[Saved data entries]

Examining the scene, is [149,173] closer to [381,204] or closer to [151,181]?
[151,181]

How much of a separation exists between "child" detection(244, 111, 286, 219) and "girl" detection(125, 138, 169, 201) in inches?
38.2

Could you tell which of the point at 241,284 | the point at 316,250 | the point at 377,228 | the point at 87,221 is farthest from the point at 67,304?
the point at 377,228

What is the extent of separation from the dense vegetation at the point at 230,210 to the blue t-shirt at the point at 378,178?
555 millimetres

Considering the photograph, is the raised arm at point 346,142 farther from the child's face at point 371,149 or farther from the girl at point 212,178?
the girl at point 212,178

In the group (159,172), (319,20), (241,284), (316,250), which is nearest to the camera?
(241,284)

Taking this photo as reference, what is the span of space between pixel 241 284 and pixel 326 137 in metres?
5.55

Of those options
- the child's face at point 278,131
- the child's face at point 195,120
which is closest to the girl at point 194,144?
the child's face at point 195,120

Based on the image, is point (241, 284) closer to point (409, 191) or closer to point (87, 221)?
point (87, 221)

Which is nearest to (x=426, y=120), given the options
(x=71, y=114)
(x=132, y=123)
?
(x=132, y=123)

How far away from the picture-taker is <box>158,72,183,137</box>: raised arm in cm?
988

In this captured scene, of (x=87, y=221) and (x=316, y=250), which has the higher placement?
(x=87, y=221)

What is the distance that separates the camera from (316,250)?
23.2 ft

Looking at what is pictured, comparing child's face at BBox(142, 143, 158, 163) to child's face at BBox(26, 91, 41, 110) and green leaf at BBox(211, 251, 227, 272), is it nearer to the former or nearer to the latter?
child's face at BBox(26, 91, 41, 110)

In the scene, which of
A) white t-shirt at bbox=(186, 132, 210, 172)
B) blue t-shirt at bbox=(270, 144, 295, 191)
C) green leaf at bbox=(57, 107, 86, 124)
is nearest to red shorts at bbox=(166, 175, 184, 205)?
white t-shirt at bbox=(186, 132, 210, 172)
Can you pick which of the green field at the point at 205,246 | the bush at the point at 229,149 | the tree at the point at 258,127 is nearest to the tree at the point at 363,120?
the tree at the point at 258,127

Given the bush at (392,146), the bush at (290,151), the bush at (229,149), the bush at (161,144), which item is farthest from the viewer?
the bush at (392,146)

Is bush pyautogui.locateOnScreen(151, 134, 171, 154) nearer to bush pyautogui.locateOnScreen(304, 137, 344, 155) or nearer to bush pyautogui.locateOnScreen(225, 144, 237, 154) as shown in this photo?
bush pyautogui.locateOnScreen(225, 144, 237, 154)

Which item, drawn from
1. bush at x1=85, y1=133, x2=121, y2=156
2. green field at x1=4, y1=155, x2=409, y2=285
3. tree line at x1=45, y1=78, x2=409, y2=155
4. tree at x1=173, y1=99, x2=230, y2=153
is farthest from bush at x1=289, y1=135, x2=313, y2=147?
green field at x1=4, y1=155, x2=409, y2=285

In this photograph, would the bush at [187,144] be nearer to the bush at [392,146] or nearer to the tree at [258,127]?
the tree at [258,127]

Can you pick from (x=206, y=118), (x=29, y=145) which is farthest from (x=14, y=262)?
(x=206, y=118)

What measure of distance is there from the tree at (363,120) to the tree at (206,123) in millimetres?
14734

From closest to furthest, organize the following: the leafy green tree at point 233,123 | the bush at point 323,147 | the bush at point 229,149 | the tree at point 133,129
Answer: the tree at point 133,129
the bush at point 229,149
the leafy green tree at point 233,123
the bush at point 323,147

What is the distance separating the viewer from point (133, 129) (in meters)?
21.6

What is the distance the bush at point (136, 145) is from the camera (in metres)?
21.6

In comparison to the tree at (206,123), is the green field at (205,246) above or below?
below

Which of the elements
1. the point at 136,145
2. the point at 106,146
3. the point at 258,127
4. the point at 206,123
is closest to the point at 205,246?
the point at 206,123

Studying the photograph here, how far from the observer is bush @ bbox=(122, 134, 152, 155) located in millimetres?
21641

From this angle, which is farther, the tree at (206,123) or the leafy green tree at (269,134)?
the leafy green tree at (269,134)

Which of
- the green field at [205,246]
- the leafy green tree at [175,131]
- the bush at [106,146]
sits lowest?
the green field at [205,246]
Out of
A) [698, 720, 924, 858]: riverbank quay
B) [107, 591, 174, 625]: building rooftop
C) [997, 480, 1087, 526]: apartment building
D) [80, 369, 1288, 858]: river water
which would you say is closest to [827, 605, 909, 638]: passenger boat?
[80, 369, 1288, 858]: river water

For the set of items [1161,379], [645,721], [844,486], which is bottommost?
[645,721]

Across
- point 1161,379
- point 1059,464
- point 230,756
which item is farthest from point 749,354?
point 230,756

## [Task to complete]
Can you arrange everything from the start of the records down through the line containing "555 millimetres" as a two-column CSV with the columns entry and value, one row per record, putting the record's text and its answer each in a single quoted field and turning any line breaks into spaces?

## [Solution to the problem]
entry,value
"Examining the scene, is [149,173] closer to [381,204] or closer to [151,181]?","[151,181]"
"How much of a separation exists between ""child"" detection(244, 111, 286, 219) and ""girl"" detection(125, 138, 169, 201) in inches?","38.2"
"Could you tell which of the point at 241,284 | the point at 316,250 | the point at 377,228 | the point at 87,221 is farthest from the point at 67,304?","the point at 377,228"
"What is the extent of separation from the dense vegetation at the point at 230,210 to the blue t-shirt at the point at 378,178?","555 millimetres"